The "Titanic" director, who previously married his loves of filmmaking and underwater exploration in the 2003 documentary "Ghosts of the Abyss," takes his high-tech toys and a team of scientists and dives deep one more time.
The results are frequently dazzling and sometimes even amusing, especially when creatures jump out at you from the screen. Chunks of coral jut toward your face, and a jagged monstrosity that one researcher describes as "the ugliest fish in the world" seems to swim right into your lap. And it has feet!
(To make the three-dimensional effect work, you have to wear enormous plastic glasses that will make you and everyone else in the theater look like former Paramount Pictures chief Robert Evans, but it's worth the embarrassment.)
Other life forms are far more beautiful, both for their mystery and for the astonishingly sharp way in which they're shot.

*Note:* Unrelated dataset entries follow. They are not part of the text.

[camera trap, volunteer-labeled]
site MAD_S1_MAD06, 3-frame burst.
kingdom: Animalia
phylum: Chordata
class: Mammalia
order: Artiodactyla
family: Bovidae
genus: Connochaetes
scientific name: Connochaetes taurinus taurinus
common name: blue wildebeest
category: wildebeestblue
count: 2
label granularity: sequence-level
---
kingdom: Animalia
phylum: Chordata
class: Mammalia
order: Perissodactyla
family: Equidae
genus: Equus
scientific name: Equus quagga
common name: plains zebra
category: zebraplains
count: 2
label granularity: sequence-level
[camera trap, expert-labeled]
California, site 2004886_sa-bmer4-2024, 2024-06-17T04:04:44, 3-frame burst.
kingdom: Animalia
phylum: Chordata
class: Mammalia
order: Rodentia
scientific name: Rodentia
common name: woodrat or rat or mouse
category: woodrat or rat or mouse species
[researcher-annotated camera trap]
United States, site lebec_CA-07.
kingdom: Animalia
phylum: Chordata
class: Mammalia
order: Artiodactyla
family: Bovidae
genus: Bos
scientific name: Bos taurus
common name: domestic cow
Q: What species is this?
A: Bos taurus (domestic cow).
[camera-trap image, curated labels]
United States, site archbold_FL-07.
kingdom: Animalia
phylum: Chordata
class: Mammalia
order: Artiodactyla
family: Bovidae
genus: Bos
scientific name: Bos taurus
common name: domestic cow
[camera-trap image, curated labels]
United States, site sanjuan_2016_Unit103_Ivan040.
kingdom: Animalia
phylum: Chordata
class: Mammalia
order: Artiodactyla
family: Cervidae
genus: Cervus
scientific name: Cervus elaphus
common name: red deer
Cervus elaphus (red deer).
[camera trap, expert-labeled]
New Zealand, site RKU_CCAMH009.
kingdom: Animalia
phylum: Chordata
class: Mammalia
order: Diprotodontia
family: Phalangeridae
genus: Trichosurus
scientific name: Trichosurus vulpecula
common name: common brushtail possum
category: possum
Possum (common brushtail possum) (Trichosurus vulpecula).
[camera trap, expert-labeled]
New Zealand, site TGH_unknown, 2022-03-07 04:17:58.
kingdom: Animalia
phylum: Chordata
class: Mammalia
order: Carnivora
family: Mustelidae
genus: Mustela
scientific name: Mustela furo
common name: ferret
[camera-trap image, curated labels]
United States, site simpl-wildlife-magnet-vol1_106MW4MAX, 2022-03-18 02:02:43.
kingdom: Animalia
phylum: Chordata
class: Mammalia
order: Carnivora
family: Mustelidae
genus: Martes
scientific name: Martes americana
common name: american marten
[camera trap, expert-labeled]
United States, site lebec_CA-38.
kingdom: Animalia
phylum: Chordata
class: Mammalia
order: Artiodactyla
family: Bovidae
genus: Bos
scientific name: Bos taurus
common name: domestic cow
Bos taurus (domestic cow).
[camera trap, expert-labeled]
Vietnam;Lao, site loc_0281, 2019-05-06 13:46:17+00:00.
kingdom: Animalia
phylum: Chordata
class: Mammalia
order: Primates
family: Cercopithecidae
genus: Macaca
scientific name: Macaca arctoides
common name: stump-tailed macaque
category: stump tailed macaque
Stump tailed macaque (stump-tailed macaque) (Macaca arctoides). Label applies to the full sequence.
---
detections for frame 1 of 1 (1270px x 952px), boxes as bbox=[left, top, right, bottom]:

A translucent jellyfish-looking thing -- even the scientists admit they have no idea what it is -- bobs and weaves in a way that recalls the dancing plastic bag from "American Beauty." A pastel pink creature (which might be an octopus -- who knows?) floats like a delicate ballerina through the deep ocean, and scads of shrimp swarm around chimneys that spew ultrahot water.
It's all fascinating, and it makes you wish the film lasted longer than 47 minutes.
Making it work
Cameron intended the film to be visually arresting, but he also compiled his crew of marine biologists and astrobiologists to prove that underwater expeditions are crucial for preparing to study the solar system. Life forms exist in unknown, underwater places on Earth where no sunlight has ever shone, and yet they thrive. Couldn't this be true on other planets, as well?
That's an excellent point, but one that he and his researchers reiterate a few times too many. Yes, the work they're doing is mind-boggling and important, but sometimes the images alone are more than capable of speaking for themselves.
At the same time, it would have been helpful to know a little more about some of the creatures they encounter 3,000 feet under the sea, and to know where in the world they are.
And we could have done with less Cameron on camera, rallying his troops and navigating unknown oceans worlds from the cockpit of his glassed-in bubble. Here's a typical comment from the Oscar-winning director: "I'm Jim Cameron and here's the deal: I love this stuff."
And we know that, and it's hard not to appreciate his enthusiasm, but a truism of reality TV applies here, too. Regular people who we can relate to can be more compelling than big-name stars.